Tanco es una librería, es decir, un lugar que condensa el mundo como escribe Jorge Carrión en su premio Anagrama de título que viene al caso: Librerías. Carlos Vázquez llamaba con justicia, kioskos, a esa especie de colmados donde libros, juguetes y periódicos, convivían con otros equipamientos escolares que, sin serlo, se apropiaban del nombre de Librería. En Tanco, y eso es definitivo, había y hay “fondo” y no es un fondo cualquiera. No son pocos los visitantes no locales que se sorprenden de esos libros descatalogados que viven en sus estanterías que alcanzan precios elevados en las páginas de Internet. Tanco se digitalizo hace años y “Manolo”, su mítico empleado, muy reticente al principio con esa innovación, se adaptó antes de jubilarse a la nueva tecnología y abandonó su antiguo e imprescindible papel de almacén de memoria de títulos, ediciones y autores que antes era, sino habitual, si frecuente entre los verdaderos libreros.

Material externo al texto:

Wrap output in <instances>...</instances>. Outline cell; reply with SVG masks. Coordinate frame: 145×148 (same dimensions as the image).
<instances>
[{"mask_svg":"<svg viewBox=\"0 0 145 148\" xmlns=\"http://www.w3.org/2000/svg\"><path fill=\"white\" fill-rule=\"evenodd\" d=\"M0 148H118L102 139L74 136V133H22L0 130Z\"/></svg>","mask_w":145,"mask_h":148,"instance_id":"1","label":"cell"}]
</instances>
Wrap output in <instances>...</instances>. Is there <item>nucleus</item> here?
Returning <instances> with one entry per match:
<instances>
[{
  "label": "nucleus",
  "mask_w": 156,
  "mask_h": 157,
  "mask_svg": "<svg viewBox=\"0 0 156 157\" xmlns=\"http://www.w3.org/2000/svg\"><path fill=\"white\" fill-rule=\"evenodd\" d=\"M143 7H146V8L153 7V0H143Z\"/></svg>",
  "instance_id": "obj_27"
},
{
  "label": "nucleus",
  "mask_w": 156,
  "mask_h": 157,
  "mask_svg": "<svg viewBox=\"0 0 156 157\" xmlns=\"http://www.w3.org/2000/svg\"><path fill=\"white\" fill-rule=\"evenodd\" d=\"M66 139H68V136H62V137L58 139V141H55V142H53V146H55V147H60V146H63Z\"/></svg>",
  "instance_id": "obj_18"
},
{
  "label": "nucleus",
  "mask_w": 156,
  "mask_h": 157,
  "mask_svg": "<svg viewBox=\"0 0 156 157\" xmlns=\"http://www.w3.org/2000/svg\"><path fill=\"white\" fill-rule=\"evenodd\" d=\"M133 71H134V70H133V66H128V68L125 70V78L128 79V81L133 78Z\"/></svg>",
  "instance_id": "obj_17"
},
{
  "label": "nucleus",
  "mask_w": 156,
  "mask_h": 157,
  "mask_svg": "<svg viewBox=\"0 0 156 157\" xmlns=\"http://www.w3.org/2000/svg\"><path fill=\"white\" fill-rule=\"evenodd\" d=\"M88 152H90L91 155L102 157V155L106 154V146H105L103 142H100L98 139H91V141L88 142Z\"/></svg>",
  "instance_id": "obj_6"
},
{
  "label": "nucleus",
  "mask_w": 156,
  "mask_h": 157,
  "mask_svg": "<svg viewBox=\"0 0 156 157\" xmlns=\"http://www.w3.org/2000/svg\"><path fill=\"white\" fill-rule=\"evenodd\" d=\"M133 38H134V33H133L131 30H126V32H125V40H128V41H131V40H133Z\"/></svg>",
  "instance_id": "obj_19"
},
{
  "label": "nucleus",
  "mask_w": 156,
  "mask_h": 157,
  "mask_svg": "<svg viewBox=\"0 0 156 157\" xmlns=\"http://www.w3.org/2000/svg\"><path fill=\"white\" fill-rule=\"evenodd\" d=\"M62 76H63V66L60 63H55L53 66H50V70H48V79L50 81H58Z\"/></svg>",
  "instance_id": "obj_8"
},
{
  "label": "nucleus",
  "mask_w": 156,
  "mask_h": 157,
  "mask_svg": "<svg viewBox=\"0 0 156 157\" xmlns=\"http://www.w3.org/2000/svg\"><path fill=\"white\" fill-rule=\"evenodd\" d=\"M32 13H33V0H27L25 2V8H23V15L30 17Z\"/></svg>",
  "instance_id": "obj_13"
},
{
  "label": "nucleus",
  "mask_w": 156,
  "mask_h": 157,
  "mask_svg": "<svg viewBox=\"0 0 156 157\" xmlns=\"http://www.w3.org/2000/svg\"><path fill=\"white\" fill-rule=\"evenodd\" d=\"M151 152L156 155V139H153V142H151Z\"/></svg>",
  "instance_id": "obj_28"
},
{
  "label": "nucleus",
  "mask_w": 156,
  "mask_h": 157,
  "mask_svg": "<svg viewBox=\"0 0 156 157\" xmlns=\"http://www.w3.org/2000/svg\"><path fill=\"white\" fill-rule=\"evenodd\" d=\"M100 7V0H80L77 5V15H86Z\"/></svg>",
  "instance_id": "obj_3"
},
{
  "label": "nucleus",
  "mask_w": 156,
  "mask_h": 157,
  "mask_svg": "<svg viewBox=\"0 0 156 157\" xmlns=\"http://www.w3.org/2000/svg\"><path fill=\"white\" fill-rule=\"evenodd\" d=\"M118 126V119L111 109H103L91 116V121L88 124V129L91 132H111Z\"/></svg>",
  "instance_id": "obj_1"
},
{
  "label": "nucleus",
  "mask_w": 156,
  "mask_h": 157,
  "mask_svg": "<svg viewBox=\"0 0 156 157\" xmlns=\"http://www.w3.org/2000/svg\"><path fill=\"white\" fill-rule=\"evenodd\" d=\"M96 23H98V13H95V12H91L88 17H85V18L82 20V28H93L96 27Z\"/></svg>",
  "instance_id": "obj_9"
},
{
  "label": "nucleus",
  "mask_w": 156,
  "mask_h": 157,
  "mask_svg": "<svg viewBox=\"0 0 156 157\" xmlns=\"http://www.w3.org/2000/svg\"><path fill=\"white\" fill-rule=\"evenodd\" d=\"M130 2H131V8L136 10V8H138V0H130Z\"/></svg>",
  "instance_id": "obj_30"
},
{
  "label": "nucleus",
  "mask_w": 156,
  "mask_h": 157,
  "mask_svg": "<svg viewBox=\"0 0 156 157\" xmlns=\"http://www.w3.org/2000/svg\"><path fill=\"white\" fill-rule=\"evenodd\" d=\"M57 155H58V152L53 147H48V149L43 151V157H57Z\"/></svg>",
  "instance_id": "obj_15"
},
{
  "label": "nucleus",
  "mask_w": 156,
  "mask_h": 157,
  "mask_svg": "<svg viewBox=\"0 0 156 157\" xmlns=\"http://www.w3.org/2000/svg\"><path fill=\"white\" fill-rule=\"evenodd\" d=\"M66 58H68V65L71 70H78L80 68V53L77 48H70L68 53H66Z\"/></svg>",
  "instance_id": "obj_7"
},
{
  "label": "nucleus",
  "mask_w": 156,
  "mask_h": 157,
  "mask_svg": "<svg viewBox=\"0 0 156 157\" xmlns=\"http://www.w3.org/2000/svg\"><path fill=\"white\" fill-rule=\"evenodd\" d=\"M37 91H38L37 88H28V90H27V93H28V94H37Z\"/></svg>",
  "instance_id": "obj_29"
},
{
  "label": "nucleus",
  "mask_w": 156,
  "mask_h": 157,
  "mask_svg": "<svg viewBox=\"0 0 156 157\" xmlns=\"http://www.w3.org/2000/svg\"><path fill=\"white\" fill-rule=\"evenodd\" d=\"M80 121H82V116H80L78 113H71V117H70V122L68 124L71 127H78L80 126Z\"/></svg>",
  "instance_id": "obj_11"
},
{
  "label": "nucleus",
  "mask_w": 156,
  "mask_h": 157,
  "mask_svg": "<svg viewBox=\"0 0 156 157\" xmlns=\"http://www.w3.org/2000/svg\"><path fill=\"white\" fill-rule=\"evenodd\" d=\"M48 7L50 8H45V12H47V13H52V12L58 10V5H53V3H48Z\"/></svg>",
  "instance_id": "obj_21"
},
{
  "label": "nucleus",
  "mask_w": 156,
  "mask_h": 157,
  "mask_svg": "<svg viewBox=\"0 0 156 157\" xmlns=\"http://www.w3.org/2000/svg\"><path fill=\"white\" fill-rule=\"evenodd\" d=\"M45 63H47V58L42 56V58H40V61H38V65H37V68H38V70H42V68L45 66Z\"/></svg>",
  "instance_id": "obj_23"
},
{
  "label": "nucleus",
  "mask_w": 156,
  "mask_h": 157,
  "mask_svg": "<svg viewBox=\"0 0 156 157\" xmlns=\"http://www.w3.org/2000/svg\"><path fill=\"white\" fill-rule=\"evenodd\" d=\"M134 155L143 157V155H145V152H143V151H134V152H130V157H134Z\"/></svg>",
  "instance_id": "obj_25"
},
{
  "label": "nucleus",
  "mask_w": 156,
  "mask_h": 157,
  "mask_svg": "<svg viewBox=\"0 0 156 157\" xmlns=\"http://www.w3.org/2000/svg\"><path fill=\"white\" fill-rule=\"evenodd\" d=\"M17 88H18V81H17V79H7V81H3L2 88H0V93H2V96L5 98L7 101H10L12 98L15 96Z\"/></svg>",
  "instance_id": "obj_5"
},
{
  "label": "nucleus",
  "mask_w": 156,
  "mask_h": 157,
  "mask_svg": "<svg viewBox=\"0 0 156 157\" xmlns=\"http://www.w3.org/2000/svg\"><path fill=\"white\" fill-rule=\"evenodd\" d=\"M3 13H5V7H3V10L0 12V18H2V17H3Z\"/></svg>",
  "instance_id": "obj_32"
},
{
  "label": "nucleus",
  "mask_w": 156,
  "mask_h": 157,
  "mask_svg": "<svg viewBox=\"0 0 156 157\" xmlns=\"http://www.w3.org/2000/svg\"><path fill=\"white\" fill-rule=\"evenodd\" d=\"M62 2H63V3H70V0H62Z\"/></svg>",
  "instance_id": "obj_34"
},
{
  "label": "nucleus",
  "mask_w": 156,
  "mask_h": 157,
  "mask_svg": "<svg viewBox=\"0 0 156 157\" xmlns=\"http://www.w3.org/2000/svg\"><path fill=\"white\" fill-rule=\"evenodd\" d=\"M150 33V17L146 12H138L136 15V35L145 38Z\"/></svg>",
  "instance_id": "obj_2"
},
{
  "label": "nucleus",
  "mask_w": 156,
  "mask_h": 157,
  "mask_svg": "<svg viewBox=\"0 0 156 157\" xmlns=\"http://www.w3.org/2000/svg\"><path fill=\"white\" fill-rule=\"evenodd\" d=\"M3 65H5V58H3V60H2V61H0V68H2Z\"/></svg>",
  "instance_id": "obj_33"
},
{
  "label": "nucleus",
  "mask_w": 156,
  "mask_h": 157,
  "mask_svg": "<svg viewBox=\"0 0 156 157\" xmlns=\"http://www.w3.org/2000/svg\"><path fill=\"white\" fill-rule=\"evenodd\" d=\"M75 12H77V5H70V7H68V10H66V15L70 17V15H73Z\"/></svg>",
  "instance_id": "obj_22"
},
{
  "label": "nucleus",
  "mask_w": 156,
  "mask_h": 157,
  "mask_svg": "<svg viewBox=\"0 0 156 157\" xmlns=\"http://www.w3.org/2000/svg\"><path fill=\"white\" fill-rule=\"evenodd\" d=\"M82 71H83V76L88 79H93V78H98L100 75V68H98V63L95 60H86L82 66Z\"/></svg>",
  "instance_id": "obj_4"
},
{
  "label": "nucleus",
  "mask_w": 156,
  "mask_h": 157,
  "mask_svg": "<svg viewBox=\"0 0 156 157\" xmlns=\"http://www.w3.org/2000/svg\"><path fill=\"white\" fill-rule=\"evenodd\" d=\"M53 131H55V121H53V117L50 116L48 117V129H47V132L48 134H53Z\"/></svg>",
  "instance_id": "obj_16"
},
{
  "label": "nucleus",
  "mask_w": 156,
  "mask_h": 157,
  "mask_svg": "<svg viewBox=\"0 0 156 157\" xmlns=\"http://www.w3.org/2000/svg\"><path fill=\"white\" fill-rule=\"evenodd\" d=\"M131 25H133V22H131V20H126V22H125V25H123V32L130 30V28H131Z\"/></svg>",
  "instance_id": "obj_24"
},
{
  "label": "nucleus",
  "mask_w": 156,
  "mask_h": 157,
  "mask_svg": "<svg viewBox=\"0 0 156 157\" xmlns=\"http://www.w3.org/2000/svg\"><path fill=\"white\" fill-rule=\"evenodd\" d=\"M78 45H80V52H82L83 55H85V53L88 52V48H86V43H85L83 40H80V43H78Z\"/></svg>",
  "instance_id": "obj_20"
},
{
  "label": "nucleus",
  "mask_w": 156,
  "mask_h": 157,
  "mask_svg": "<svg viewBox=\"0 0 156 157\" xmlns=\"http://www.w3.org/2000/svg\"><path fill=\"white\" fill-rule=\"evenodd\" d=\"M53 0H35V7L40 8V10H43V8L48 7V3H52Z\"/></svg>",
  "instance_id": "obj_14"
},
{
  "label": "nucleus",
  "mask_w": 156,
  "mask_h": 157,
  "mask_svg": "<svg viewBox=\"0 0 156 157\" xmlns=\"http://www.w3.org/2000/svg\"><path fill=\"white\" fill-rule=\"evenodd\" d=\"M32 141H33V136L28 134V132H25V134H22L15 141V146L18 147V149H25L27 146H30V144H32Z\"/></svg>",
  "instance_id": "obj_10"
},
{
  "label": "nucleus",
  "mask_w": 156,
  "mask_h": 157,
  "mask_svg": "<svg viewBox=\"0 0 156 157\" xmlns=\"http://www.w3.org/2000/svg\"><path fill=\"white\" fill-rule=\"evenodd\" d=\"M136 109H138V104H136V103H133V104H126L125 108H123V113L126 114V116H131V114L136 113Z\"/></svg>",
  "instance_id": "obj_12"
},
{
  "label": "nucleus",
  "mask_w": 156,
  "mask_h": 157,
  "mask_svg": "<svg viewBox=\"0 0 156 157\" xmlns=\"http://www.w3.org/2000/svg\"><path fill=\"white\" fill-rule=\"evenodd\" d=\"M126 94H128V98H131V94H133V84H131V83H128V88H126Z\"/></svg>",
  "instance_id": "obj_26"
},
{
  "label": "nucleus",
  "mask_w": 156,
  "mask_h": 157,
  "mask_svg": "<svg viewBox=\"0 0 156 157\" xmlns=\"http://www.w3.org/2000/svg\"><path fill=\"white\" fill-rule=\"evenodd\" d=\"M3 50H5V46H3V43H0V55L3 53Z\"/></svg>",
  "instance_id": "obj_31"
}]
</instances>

Es hoy cómodo comprar en Internet pero nada puede substituir, para los verdaderos lectores, el sentir en las manos ese objeto único que es un libro y hojearlo, explorar las novedades o descubrir un libro perdido olvidado en los estantes poco frecuentados, cosas estas, que sólo conceden las verdaderas librerías. Tanco fue (y es) un privilegio orensano. Hay ciudades desafortunadas que nunca han tenido “su” librería. Otras, las perdieron en la marea digital. Tanco sobrevivió a la crisis del libro, no de la lectura pues los jóvenes hoy leen más que nunca en otros soportes aunque esos soportes no cumplan las funciones que Allan Bloom reconocía a los libros impresos. No es la librería Bertrand de Lisboa, la más antigua del mundo, fundada en el siglo XVIII, pero 60 años de libros, autorizados y prohibidos, es una edad venerable y hay que esperar que por una vez, no le llegue la jubilación. Amén.